In the passage on the Navy's undersea drone plans, how much money is set aside for XLUUV procurement in FY2027?

* [PASSAGE FOR REVIEW]
§ §
The U.S. Navy has shifted Boeing’s Orca-based Extra Large Unmanned Underwater Vehicle from experimental development to planned fleet acquisition under its May 2026 shipbuilding plan, signaling that autonomous undersea systems are becoming operational assets rather than niche test platforms. The program, which includes funding for two XLUUVs in FY2027 and 16 vehicles through FY2031, gives the Navy a pier-launched platform for covert payload delivery, seabed surveillance, mine warfare, and future strike support in contested waters.
The Navy allocates $135.8 million for XLUUV procurement in FY2027 and $1.13 billion across the Future Years Defense Program, placing the system alongside major unmanned maritime investments tied to future sea-control operations. By funding XLUUVs together with 47 Medium Unmanned Surface Vessels, the Navy is accelerating a broader shift toward distributed autonomous warfare designed to extend undersea reach, reduce risk to crewed platforms, and strengthen survivability against peer naval threats.
§ §
* [INFORMATION SUPPLIED]
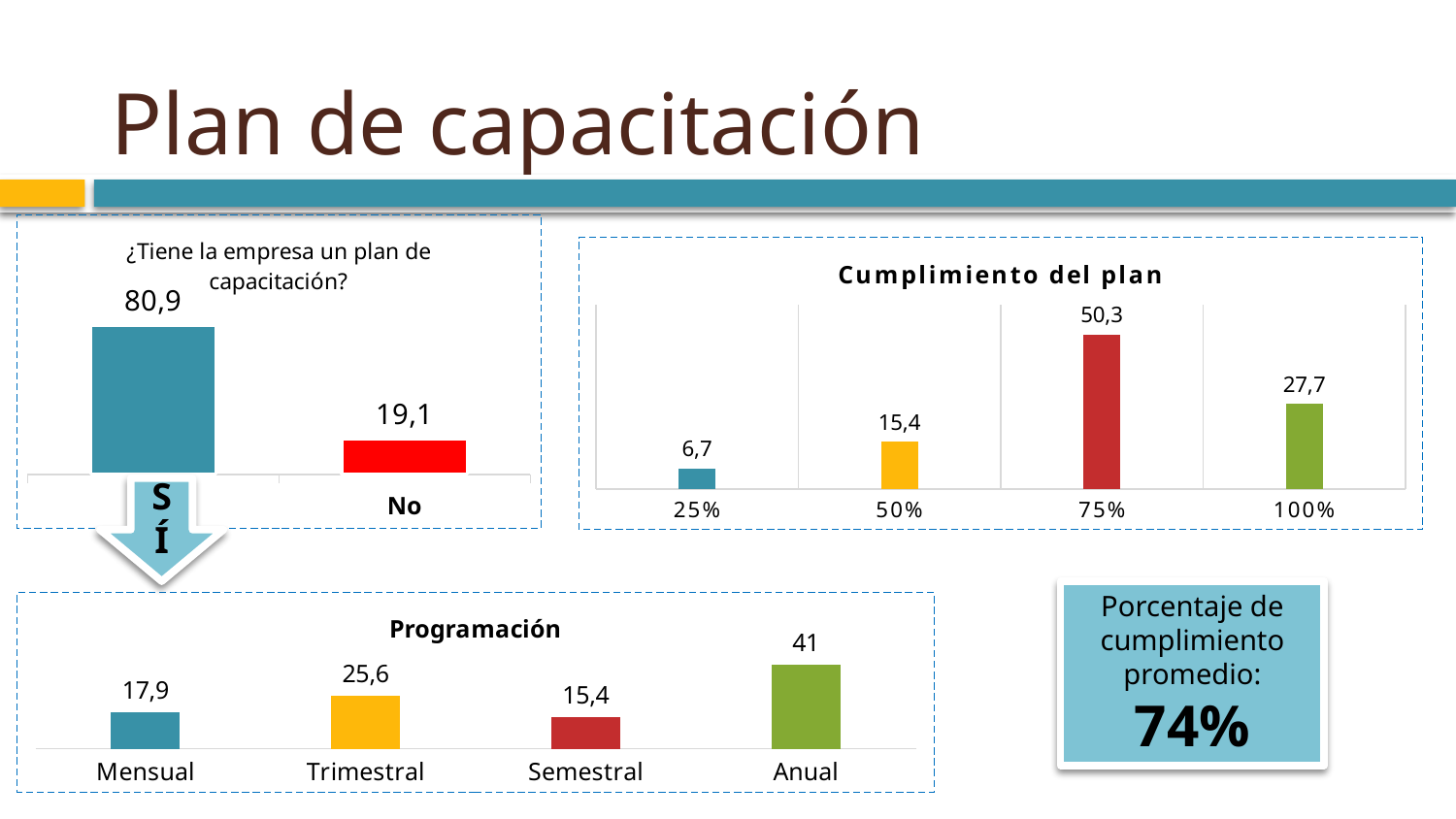
In the chart "¿Tiene la empresa un plan de capacitación?", what is the difference between the values for Sí and No? 61,8 In the "Programación" chart, what is the value for Anual? 41 In the "Programación" chart, which category has the lowest value? Semestral In the "Cumplimiento del plan" chart, how many categories are shown? 4 In the "Cumplimiento del plan" chart, what is the difference between the values for 75% and 100%? 22,6 In the "Programación" chart, which is larger, Mensual or Trimestral? Trimestral In the chart "¿Tiene la empresa un plan de capacitación?", what is the value for Sí? 80,9 What kind of chart is the "Programación" chart? Bar chart In the "Cumplimiento del plan" chart, which category has the highest value? 75% In the "Cumplimiento del plan" chart, what is the value for 75%? 50,3 In the chart "¿Tiene la empresa un plan de capacitación?", what is the value for No? 19,1 In the "Cumplimiento del plan" chart, which category has the lowest value? 25%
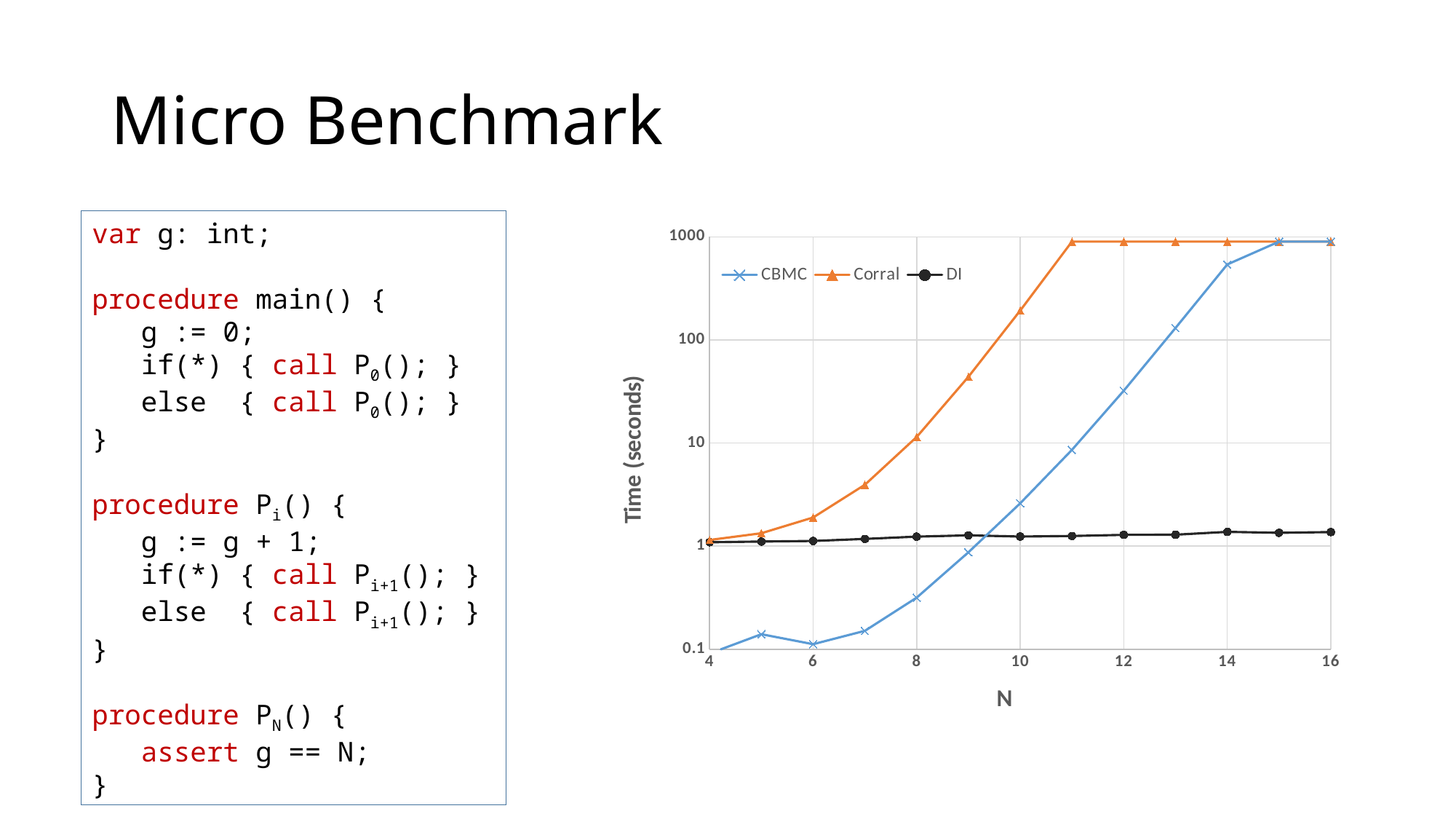
Which series has the highest time at N = 8? Corral What kind of chart is shown on the slide? Line chart Which series has the lowest time at N = 16? DI What are the series names listed in the chart's legend? CBMC, Corral, DI Is the DI value at N = 16 greater or less than 10? less Does the Corral series rise or fall as N increases from 4 to 11? Rise Is the Corral value at N = 10 greater or less than 100? greater Is the CBMC value at N = 8 greater or less than 1? less At N = 6, which series has the higher time, CBMC or DI? DI At N = 12, which series has the higher time, CBMC or Corral? Corral What is the label of the chart's vertical axis? Time (seconds) How many series does the chart's legend list? 3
§ §
* [EXPECTED OUTPUT] $135.8 million